Dalam konteks masyarakat yang lebih luas, taawun dapat diwujudkan melalui berbagai kegiatan sosial, seperti membantu masyarakat miskin, memberikan pelatihan keterampilan, membersihkan lingkungan, dan membangun fasilitas umum. Bantuan tidak selalu berupa materi, namun juga dapat berupa dukungan moral, informasi, dan pengetahuan.
Rasulullah SAW bersabda: "…dan Allah akan menolong seorang hamba ketika si hamba tersebut (suka) memberikan pertolongan kepada saudaranya (yang lain)…" (HR Muslim)

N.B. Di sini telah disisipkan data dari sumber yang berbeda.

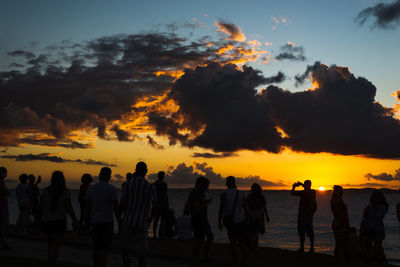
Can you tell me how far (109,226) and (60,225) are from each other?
114 cm

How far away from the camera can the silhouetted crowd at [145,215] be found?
28.7ft

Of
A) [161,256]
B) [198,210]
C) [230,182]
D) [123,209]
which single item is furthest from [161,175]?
[123,209]

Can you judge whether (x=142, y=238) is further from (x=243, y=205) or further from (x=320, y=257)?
(x=320, y=257)

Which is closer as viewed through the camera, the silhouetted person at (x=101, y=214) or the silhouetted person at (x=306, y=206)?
the silhouetted person at (x=101, y=214)

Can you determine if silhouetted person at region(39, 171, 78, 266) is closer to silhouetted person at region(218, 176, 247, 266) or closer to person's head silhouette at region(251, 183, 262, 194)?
silhouetted person at region(218, 176, 247, 266)

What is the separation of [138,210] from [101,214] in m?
0.68

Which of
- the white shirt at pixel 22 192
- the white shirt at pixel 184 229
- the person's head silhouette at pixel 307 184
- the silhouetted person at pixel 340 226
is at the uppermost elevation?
the person's head silhouette at pixel 307 184

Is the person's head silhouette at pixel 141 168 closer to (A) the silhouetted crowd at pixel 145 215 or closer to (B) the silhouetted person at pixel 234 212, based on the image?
(A) the silhouetted crowd at pixel 145 215

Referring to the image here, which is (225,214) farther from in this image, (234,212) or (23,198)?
(23,198)

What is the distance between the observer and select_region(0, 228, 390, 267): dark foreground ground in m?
11.9

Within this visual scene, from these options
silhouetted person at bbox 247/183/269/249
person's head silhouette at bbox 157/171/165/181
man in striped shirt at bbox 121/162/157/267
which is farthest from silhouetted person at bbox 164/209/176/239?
man in striped shirt at bbox 121/162/157/267

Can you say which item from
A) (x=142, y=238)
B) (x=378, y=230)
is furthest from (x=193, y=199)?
(x=378, y=230)

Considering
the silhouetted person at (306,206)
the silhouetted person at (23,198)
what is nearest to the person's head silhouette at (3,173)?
the silhouetted person at (23,198)

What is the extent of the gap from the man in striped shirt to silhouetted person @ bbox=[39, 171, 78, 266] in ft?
3.57
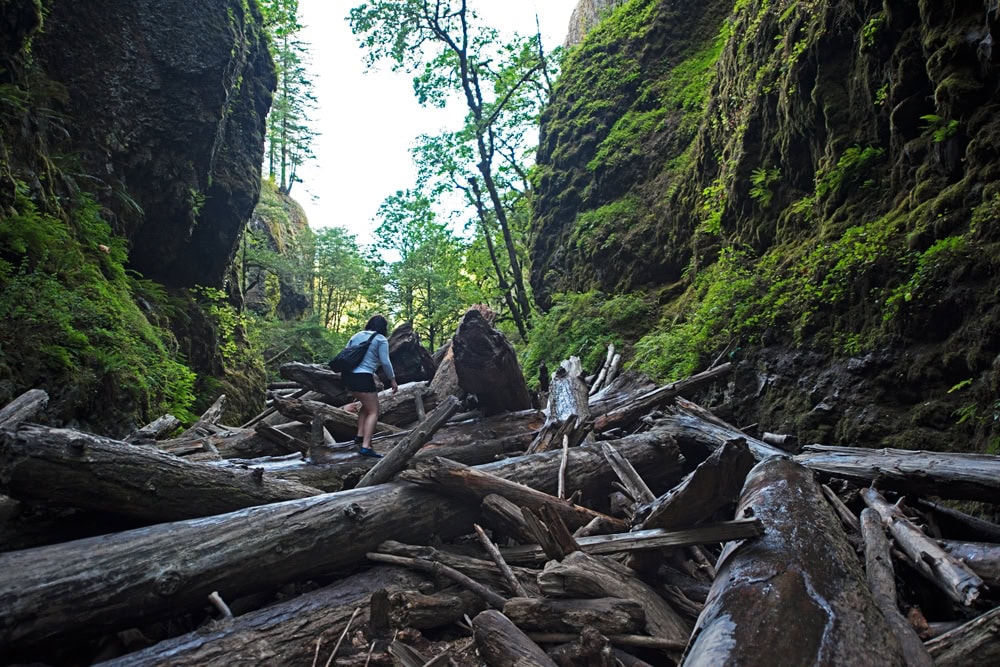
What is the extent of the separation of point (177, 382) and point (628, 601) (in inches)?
372

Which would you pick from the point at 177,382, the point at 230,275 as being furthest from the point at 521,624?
the point at 230,275

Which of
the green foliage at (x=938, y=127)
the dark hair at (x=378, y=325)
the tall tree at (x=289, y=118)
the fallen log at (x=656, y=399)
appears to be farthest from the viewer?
the tall tree at (x=289, y=118)

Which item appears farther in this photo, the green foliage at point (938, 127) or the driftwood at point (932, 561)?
the green foliage at point (938, 127)

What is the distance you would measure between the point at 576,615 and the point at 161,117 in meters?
14.7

Hadits ini menegaskan bahwa Allah SWT akan memberikan pertolongan kepada hamba-Nya yang gemar menolong sesama. Taawun bukan hanya tindakan sosial yang mulia, namun juga merupakan investasi spiritual yang akan mendatangkan pahala dan keberkahan dari Allah SWT.
Kesimpulan
Taawun merupakan ajaran Islam yang sangat penting dalam membangun masyarakat yang adil, sejahtera, dan bermartabat. Ia bukan sekadar tindakan saling membantu, namun juga manifestasi dari nilai-nilai keimanan, kasih sayang, dan tanggung jawab sosial. Penerapan taawun harus dilakukan secara bijak dan sesuai dengan syariat Islam, dengan menghindari segala bentuk bantuan yang mendukung perbuatan dosa dan kejahatan. Dengan mengamalkan nilai-nilai taawun, kita dapat membangun kehidupan yang lebih harmonis, saling mendukung, dan penuh keberkahan. Teladan Rasulullah SAW dan para sahabat menjadi inspirasi bagi kita untuk senantiasa mengamalkan nilai-nilai taawun dalam kehidupan sehari-hari.